____ Entries shown

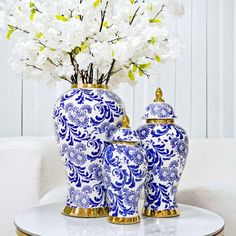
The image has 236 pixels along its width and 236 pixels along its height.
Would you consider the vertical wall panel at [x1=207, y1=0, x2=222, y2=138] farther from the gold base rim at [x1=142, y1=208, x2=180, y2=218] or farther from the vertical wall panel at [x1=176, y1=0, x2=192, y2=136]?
the gold base rim at [x1=142, y1=208, x2=180, y2=218]

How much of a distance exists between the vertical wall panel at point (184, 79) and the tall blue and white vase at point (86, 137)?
1335 millimetres

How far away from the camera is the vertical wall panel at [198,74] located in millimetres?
2320

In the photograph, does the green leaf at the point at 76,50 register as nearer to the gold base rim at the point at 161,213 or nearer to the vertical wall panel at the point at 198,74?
the gold base rim at the point at 161,213

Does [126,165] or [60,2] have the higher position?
[60,2]

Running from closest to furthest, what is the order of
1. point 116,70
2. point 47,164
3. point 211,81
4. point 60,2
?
point 60,2, point 116,70, point 47,164, point 211,81

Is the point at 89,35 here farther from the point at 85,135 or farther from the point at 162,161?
the point at 162,161

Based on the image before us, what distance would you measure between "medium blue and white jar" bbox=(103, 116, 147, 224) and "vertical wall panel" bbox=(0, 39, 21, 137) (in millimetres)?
1168

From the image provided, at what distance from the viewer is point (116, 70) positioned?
1.07m

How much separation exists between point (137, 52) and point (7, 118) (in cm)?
116

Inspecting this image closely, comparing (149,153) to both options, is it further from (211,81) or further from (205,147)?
(211,81)

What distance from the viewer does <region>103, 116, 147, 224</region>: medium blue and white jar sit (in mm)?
871

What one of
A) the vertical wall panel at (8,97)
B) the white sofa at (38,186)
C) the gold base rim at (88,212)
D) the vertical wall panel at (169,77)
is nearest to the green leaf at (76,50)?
the gold base rim at (88,212)

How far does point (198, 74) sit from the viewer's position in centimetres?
233

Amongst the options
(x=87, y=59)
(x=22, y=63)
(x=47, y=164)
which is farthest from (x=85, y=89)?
(x=47, y=164)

________

Pictures are excluded; repeat every record exactly.

--- Result of the task ---
The image has 236 pixels along its width and 236 pixels along its height.
Would you consider the vertical wall panel at [x1=207, y1=0, x2=222, y2=138] farther from the gold base rim at [x1=142, y1=208, x2=180, y2=218] or farther from the vertical wall panel at [x1=176, y1=0, x2=192, y2=136]?
the gold base rim at [x1=142, y1=208, x2=180, y2=218]

How much of a distance exists between the vertical wall panel at point (184, 79) and the tall blue and white vase at point (86, 137)?
1335 millimetres

How far away from the camera is the vertical wall panel at [198,74] located in millimetres?
2320

In the photograph, does the green leaf at the point at 76,50 register as nearer to the gold base rim at the point at 161,213 or nearer to the vertical wall panel at the point at 198,74?
the gold base rim at the point at 161,213

Does [126,165] or [60,2] have the higher position?
[60,2]

Running from closest to furthest, what is the order of
1. point 116,70
2. point 47,164
3. point 211,81
4. point 60,2
?
point 60,2, point 116,70, point 47,164, point 211,81

Is the point at 89,35 here farther from the point at 85,135 or farther from the point at 162,161?
the point at 162,161

Based on the image before us, what distance would you measure between "medium blue and white jar" bbox=(103, 116, 147, 224) and "vertical wall panel" bbox=(0, 39, 21, 137) (in millimetres)?
1168

From the image provided, at what distance from the viewer is point (116, 70) positioned?
1.07m

How much separation exists between point (137, 52) and point (7, 118) (in cm)?
116

Inspecting this image closely, comparing (149,153) to both options, is it further from (211,81) or further from (205,147)?
(211,81)

What distance from the viewer does <region>103, 116, 147, 224</region>: medium blue and white jar sit (in mm)?
871

What one of
A) the vertical wall panel at (8,97)
B) the white sofa at (38,186)
C) the gold base rim at (88,212)
D) the vertical wall panel at (169,77)
is nearest to the green leaf at (76,50)?
the gold base rim at (88,212)

How far does point (198, 74) sit from the viewer's position in centimetres?
233

Amongst the options
(x=87, y=59)
(x=22, y=63)
(x=47, y=164)
which is farthest from (x=85, y=89)?
(x=47, y=164)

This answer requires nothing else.